Deste processo ordenado beneficia muito o ministério petrino, que emerge cada vez mais como serviço à unidade da Igreja e na Igreja: da communio Ecclesiarum, Fidelium, Episcoporum, ele é «o princípio e o fundamento perpétuo e visível da unidade», que convocou toda a Igreja para a ação sinodal e que, por amor à Igreja, recolhe e restitui os frutos do discernimento, em virtude do seu ministério de solicitude por todas as Igrejas. Isto é válido para esta xvi Assembleia geral ordinária do Sínodo dos bispos, que tem como tema a sinodalidade. Mas pode tornar-se o estilo e o modo de proceder de uma Igreja sinodal, que também redescobriu, com o Espírito que fala à Igreja, a força do discernimento eclesial como fruto da escuta do Espírito através da escuta recíproca de todos na Igreja. O ministério petrino é o eixo da sinodalidade católica e o processo sinodal tem por finalidade ajudar Pedro no seu discernimento para toda a Igreja.

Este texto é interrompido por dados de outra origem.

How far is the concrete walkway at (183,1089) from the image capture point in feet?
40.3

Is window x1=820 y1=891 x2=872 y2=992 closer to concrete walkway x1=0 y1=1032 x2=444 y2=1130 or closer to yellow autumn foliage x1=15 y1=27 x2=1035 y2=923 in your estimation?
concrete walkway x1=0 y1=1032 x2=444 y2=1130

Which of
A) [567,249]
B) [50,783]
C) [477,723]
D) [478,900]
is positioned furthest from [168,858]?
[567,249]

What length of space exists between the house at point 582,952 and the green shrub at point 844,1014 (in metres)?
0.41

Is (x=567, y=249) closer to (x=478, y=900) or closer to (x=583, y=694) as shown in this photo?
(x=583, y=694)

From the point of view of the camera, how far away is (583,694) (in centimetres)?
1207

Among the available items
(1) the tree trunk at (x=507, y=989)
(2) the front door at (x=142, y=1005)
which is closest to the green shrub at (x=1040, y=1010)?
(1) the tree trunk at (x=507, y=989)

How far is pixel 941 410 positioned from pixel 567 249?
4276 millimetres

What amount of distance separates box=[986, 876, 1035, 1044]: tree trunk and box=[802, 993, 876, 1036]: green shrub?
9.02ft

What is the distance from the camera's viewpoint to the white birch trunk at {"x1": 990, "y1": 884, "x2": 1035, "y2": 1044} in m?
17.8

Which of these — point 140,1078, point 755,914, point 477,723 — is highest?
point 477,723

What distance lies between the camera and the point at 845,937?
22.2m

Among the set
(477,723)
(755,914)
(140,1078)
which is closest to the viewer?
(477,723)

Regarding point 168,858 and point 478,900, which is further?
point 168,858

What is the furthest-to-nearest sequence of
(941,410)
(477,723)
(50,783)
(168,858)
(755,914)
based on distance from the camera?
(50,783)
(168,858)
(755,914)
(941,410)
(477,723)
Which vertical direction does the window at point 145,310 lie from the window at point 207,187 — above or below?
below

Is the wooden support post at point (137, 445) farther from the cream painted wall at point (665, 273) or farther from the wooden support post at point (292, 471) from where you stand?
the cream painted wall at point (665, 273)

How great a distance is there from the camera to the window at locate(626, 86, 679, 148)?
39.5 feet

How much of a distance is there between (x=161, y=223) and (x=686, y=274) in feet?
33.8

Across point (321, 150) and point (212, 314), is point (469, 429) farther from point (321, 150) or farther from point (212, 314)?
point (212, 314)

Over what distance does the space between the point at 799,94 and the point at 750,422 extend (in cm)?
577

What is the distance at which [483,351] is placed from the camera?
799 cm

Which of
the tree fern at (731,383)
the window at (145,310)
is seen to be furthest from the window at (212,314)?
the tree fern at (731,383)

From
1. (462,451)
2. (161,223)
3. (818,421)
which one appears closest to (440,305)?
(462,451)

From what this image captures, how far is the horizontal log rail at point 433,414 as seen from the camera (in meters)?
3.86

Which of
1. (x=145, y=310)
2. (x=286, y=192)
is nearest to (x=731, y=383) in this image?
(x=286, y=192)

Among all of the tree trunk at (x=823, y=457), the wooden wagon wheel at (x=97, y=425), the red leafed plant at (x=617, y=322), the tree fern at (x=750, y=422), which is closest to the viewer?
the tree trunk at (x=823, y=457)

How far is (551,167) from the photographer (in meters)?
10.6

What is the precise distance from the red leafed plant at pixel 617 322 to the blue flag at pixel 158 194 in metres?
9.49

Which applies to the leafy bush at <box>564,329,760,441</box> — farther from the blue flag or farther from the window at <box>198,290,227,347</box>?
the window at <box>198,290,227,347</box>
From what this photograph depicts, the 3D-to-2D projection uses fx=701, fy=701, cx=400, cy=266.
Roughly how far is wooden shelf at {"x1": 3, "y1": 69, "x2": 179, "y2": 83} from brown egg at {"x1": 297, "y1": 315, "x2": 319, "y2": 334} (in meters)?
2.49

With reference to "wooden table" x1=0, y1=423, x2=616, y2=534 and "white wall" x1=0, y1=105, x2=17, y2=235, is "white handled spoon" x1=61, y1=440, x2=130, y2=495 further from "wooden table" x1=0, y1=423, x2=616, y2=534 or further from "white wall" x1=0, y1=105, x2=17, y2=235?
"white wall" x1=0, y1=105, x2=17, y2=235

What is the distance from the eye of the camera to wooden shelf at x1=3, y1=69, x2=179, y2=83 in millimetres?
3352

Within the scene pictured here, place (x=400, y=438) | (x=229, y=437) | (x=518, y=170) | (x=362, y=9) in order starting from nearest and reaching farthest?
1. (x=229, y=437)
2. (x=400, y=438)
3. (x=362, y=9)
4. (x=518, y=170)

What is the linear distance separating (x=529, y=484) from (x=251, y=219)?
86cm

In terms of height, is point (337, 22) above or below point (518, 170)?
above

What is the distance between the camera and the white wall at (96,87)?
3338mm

Temos muito trabalho pela frente. A esta fase seguir-se-á a da adaptação e aplicação do que amadureceu no processo sinodal de 2021-2024. Quanto mais as Igrejas receberem tal fruto, tanto mais ele será, não o resultado dos nossos esforços, mas o da escuta dócil do Espírito. Como escreve S. Tomás: «Actus credentis non terminatur ad enuntiabile, sed ad rem» (S. Th., ii/ii , q. 1, art. 2, ad 2). Máxima que podemos traduzir numa dimensão eclesial: o ato de uma Igreja que crê — esta Assembleia — não se conclui com uma enunciação teórica, um Documento final, mas com a vida concreta da Igreja, uma Igreja que vive do Evangelho, que caminha unida na força do Espírito rumo ao cumprimento do Reino. Bom trabalho!